■ TASK STATEMENT
Copy out all of the lines below word for word, leaving out the pictures.

[Stored records]
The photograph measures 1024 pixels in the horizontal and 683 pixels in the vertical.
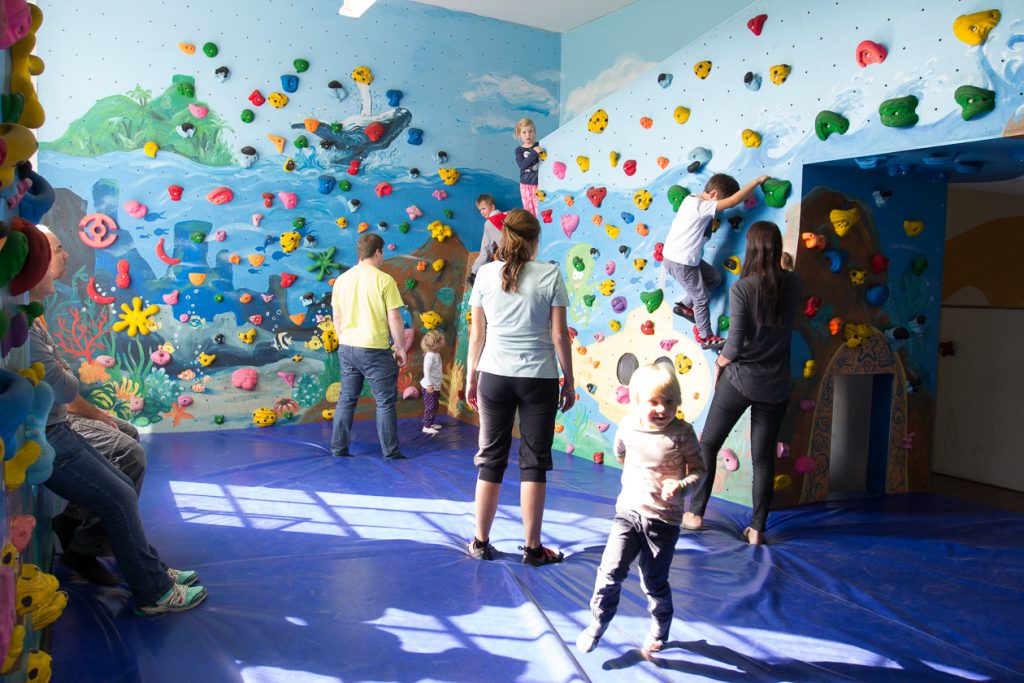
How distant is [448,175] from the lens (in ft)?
23.8

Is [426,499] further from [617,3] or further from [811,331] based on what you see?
[617,3]

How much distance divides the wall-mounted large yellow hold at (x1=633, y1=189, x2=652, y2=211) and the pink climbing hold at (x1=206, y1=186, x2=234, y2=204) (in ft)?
10.7

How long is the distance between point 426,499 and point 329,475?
83 centimetres

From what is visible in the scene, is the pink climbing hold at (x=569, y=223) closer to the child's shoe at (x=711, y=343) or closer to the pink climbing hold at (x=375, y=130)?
the child's shoe at (x=711, y=343)

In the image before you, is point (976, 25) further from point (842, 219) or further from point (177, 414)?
point (177, 414)

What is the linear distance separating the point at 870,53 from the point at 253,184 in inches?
182

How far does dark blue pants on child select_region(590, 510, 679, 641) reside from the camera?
2.71 m

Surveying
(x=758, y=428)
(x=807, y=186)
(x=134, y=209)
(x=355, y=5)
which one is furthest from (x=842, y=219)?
(x=134, y=209)

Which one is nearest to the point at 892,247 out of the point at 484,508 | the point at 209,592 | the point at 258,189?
the point at 484,508

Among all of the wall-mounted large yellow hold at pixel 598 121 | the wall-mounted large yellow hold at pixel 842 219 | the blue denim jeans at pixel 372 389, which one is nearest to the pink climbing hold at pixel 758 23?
the wall-mounted large yellow hold at pixel 842 219

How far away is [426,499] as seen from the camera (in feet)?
15.2

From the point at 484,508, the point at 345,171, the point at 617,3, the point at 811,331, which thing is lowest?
the point at 484,508

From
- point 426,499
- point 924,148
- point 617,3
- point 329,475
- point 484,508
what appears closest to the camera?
point 484,508

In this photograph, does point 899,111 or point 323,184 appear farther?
point 323,184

■ RESPONSE FOR THIS EXERCISE
The photograph measures 1024 pixels in the horizontal and 683 pixels in the vertical.
How distant is [448,175] from the lens (in ft)?
23.8

Is [426,499] further from [617,3] or further from [811,331] based on what you see?
[617,3]

How much distance divides the wall-mounted large yellow hold at (x1=633, y1=189, x2=652, y2=211) and the pink climbing hold at (x1=206, y1=186, x2=234, y2=204) (in ft)?
10.7

How long is the distance between point 426,499 and point 329,475?
83 centimetres

From what is visible in the scene, is the pink climbing hold at (x=569, y=223) closer to the child's shoe at (x=711, y=343) or closer to the pink climbing hold at (x=375, y=130)?
the child's shoe at (x=711, y=343)

In the image before you, is point (976, 25) further from point (842, 219) or further from point (177, 414)?
point (177, 414)

What is the linear distance separating the point at 870,53 from the point at 253,184 in inches?
182

How far does dark blue pants on child select_region(590, 510, 679, 641) reside from the camera?
2.71 m

Surveying
(x=758, y=428)
(x=807, y=186)
(x=134, y=209)
(x=355, y=5)
which one is furthest from (x=842, y=219)?
(x=134, y=209)

Which one is nearest to the point at 892,247 out of the point at 484,508 | the point at 209,592 | the point at 258,189?
the point at 484,508

Among all of the wall-mounted large yellow hold at pixel 598 121 | the wall-mounted large yellow hold at pixel 842 219 | the blue denim jeans at pixel 372 389, which one is nearest to the pink climbing hold at pixel 758 23?
the wall-mounted large yellow hold at pixel 842 219

How far away is [426,499] as seen from the camera (in feet)?
15.2

From the point at 484,508, the point at 345,171, the point at 617,3, the point at 811,331, which thing is lowest?
the point at 484,508

From
- point 426,499
- point 924,148
- point 617,3
- point 329,475
- point 484,508
what appears closest to the camera?
point 484,508

In this photograph, does point 899,111 or point 323,184 appear farther?
point 323,184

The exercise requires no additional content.